Supplied text.
···

Another force that gave Japan its peculiar character was its
isolation, both physical and self-imposed. By the late fifteenth and early sixteenth centuries Japan was ruled by the Tokugawa clan, who sealed off the island nation from foreign influence. This seclusion, intended to provide security from the wider world, instead insulated Japanese society from the new technology of the industrial revolution taking place in Europe and left it less secure. For 250 years Japanese military technology failed to advance beyond the bow, sword, and musket.
By the nineteenth century events beyond Japan's control would knock the country out of its cocoon, leaving it in a state of insecurity and xenophobic desperation. In 1852, U.S. President Millard Fillmore, frustrated by Japan's refusal to open its ports to commerce and taking the “white man's burden” attitude toward other societies commonly espoused at the time to rationalize European expansionism, decided to end Japan's isolation by dispatching Commander Matthew Perry to the island. Perry studied Japanese history carefully and decided to shock the Japanese into submission with a massive display of American military force. In July 1853, he sent a flotilla of ships belching black smoke into Tokyo Bay—giving the people of Japan their first glimpse of steam power. Surrounding himself with some sixty to seventy aggressive-looking men armed with swords and pistols, Perry strode through the capital of the Shogun and demanded meetings with the highest-ranking officials in Japan.
To say that the Japanese were stunned by Perry's arrival would be a gross understatement. “A parallel situation,” the historian Samuel Eliot Morison wrote of the incident, “would be an announcement by astronauts that weird-looking aircraft from outer space were on their way to earth.” The terrified Tokugawa aristocracy prepared for battle, hid their valuables, and held panicked meetings among themselves. But in the end, they had no choice but to acknowledge the superiority of American military technology and to accept the mission. With this single visit, Perry not only forced the Tokugawa to sign treaties with the United States but broke down the doors of Japanese trade for other countries, such as Britain, Russia, Germany, and France.
The humiliation of this proud people left a residue of fierce resentment. Secretly some members of the Japanese power elite advocated immediate war with the Western powers, but others counseled prudence, arguing that war would weaken only Japan, not the foreigners. Those taking the latter position urged that the leadership placate the intruders, learn from them, and quietly plan their retaliation:
As we are not the equals of foreigners in the mechanical arts, let us have intercourse with foreign countries, learn their drill and tactics, and when we have made the [Japanese] nations as united as one family, we shall be able to go abroad and give lands in foreign countries to those who have distinguished themselves in battle; the soldiers will vie with one another in displaying their intrepidity, and it will not be too late then to declare war.

···

Collected data.
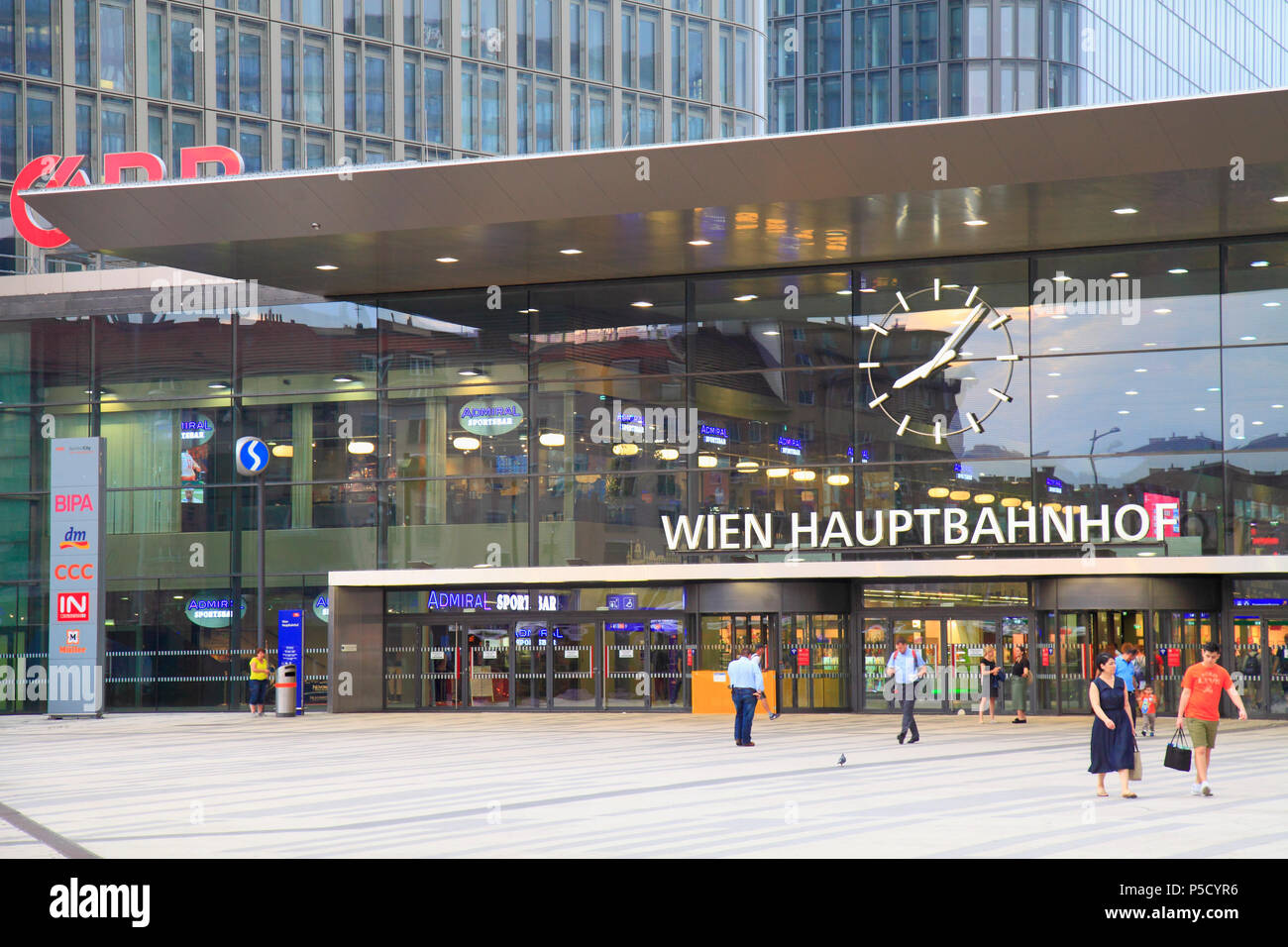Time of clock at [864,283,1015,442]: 8:07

···

In the passage on Japan's isolation, what did Perry's flotilla in Tokyo Bay give the people of Japan their first glimpse of?

Steam power.